In the additional infertile cohorts, we identified 17 LoF mutations in our DNM LoF-intolerant genes (pLI ≥ 0.9), although we did not detect a statistical enrichment in the LoF mutations in these genes compared to fertile men (Two-tailed Fisher’s Exact test with Bonferroni correction adjusted p values >0.05, Supplementary Data 3, 4). Next, we looked for an enrichment of rare predicted pathogenic missense mutations in these cohorts (Table 2 and Supplementary Data 5, 6). A total of 11 genes showed an enrichment of pathogenic missense mutations in infertile men compared to fertile men (Two-tailed Fisher’s Exact test, p value < 0.05, Table 2). After applying the Bonferroni correction to counteract the effects of multiple testing, however, the only significant enrichment was observed in the RBM5 gene (adjusted p value = 0.03). In this gene, six infertile men were found to carry a rare pathogenic missense mutation, in addition to the proband with a de novo missense mutation (Supplementary Fig. 8, Supplementary Data 7). Importantly, no such predicted pathogenic mutations were identified in men in the fertile cohort. In line with these results, RBM5, already highlighted above as an essential regulator of male germ cell pre-mRNA splicing and male infertility26, is highly intolerant to missense mutations (missense Z-score 4.17).

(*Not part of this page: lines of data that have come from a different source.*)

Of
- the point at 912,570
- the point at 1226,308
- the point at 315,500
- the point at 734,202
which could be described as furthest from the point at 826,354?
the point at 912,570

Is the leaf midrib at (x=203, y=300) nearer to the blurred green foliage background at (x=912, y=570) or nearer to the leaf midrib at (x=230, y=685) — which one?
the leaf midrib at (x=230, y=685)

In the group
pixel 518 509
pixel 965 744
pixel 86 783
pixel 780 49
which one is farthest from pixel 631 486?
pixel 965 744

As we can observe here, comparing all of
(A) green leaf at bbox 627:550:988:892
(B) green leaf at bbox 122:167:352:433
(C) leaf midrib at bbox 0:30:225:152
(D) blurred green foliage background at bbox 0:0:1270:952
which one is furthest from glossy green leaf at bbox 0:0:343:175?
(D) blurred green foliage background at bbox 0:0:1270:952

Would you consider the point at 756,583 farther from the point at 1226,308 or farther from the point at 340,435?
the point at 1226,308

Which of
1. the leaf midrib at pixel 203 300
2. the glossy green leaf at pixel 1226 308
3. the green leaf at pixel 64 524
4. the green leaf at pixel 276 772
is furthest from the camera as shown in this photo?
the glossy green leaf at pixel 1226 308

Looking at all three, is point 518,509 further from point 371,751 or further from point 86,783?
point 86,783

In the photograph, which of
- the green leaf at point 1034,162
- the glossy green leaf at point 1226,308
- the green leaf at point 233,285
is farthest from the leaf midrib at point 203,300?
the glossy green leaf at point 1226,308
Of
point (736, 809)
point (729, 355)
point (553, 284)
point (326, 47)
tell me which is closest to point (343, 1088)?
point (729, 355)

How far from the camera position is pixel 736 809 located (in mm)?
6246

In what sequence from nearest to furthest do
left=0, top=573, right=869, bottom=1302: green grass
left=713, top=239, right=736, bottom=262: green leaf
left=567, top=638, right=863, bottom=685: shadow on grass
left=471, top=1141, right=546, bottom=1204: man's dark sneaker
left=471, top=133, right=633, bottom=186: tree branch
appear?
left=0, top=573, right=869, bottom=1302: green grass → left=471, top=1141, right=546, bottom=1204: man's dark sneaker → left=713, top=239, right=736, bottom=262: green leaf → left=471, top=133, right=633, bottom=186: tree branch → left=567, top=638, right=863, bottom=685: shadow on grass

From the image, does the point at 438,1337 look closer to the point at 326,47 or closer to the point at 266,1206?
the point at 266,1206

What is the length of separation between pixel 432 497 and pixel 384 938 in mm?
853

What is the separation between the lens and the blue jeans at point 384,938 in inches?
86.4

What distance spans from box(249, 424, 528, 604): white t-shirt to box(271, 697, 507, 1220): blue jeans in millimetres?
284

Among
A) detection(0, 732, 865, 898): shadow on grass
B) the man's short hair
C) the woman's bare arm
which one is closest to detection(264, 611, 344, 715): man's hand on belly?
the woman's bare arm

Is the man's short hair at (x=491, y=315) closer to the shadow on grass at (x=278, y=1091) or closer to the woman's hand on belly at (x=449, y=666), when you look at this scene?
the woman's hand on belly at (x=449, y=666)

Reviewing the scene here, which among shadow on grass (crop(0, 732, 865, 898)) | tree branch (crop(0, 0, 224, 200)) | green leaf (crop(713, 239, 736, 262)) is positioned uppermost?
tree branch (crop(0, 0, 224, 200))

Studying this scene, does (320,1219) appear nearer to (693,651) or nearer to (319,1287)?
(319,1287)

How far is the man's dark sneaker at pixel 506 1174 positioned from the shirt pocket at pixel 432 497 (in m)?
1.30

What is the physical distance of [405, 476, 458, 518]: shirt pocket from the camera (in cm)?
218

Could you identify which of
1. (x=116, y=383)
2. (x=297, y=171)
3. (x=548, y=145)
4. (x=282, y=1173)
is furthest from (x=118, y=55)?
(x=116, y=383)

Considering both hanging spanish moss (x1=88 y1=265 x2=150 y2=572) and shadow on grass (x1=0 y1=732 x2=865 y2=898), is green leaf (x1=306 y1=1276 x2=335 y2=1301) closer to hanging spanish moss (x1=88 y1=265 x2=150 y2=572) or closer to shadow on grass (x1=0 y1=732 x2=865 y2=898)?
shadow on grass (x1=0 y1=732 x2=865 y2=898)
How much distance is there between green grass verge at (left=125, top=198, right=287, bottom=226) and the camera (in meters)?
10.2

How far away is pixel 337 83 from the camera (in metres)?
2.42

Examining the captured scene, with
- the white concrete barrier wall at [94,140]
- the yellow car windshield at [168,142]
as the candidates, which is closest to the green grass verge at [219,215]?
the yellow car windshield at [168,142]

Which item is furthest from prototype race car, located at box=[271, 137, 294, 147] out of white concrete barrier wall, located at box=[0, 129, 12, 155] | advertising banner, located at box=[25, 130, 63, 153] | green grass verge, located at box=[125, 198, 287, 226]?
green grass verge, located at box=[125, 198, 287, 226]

In addition to the comparison between fertile and infertile men, we investigated whether there was any difference between the number of predicted pathogenic mutations carried in fertile men compared to fertile women. However, none of the DNM genes showed a significant difference between the sexes (Two-tailed Fisher’s Exact test with Bonferroni correction adjusted p values = 1, Supplementary Data 3, 5).

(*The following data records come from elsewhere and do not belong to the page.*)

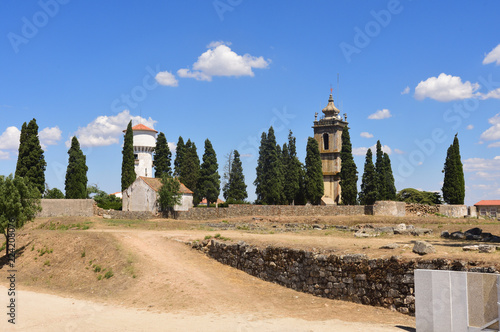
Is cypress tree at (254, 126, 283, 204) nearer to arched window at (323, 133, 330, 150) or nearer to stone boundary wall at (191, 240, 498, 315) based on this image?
arched window at (323, 133, 330, 150)

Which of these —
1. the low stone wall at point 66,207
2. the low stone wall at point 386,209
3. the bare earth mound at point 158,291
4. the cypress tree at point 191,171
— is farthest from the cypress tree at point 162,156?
the bare earth mound at point 158,291

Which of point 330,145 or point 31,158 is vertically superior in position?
point 330,145

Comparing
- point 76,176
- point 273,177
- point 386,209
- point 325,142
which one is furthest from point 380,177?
point 76,176

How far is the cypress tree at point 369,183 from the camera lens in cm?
6345

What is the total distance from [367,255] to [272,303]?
3.49 meters

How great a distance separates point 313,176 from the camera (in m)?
66.4

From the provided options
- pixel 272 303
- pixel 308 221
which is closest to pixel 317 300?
pixel 272 303

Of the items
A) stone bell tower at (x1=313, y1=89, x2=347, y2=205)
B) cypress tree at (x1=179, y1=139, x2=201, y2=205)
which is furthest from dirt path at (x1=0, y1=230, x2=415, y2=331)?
stone bell tower at (x1=313, y1=89, x2=347, y2=205)

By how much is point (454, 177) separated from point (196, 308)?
2148 inches

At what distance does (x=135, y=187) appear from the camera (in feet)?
171

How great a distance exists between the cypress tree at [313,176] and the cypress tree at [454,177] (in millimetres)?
17105

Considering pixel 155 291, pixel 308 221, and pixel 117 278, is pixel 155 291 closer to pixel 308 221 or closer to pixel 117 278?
pixel 117 278

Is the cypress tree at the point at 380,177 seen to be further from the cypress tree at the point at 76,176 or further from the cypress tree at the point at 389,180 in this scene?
the cypress tree at the point at 76,176

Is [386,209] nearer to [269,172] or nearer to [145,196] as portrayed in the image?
[269,172]
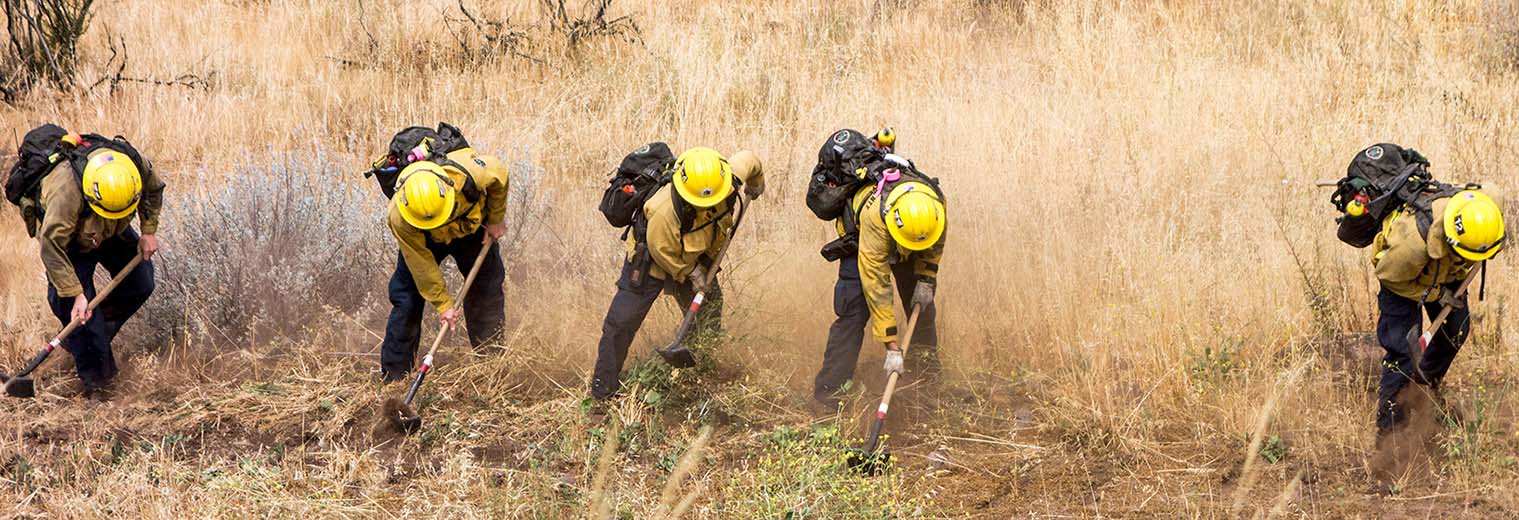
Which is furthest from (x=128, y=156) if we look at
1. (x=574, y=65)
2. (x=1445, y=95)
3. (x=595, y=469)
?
(x=1445, y=95)

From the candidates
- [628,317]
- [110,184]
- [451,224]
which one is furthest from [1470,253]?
[110,184]

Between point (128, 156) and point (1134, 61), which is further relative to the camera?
point (1134, 61)

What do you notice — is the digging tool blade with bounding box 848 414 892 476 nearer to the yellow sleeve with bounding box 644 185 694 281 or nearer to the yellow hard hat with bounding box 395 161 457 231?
the yellow sleeve with bounding box 644 185 694 281

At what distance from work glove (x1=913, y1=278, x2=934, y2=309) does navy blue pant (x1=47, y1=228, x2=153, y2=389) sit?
3.86 meters

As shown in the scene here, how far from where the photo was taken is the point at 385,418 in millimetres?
5977

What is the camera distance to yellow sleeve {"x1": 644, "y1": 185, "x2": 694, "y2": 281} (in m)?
5.79

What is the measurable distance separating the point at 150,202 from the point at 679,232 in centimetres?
267

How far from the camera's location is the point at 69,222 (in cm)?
591

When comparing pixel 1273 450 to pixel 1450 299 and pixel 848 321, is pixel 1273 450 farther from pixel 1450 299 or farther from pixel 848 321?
pixel 848 321

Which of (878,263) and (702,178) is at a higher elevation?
(702,178)

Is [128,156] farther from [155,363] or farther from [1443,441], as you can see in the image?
[1443,441]

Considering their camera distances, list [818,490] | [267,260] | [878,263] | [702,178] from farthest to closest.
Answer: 1. [267,260]
2. [702,178]
3. [878,263]
4. [818,490]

Phasing of de novo mutations to identify parent of origin
Given the predicted impact of these DNMs on spermatogenesis, we were interested in investigating the parental origin of DNMs in our trio cohort. We were able to phase 29% (n = 59) of all our DNMs using a combination of short-read WES and targeted long-read sequencing (Supplementary Table 1). In agreement with literature40,41,42,43, 72% of all DNMs occurred on the paternal allele. Interestingly, phasing of 8 likely causative DNMs showed that 6 of these were of paternal origin (75%). This suggests that DNMs with a deleterious effect on the future germline can escape negative selection in the paternal germline. This may be possible because the DNM occurred after the developmental window in which the gene is active, or the DNM may have affected a gene in the gamete’s genome that is critical for somatic cells supporting the (future) germline. Transmission of pathogenic DNMs may also be facilitated by the fact that from spermatogonia onwards, male germ cells form cysts and share mRNAs and proteins44. As such, the interconnectedness of male germ cells, which is essential for their survival45, could mask detrimental effects of DNMs occurring during spermatogenesis.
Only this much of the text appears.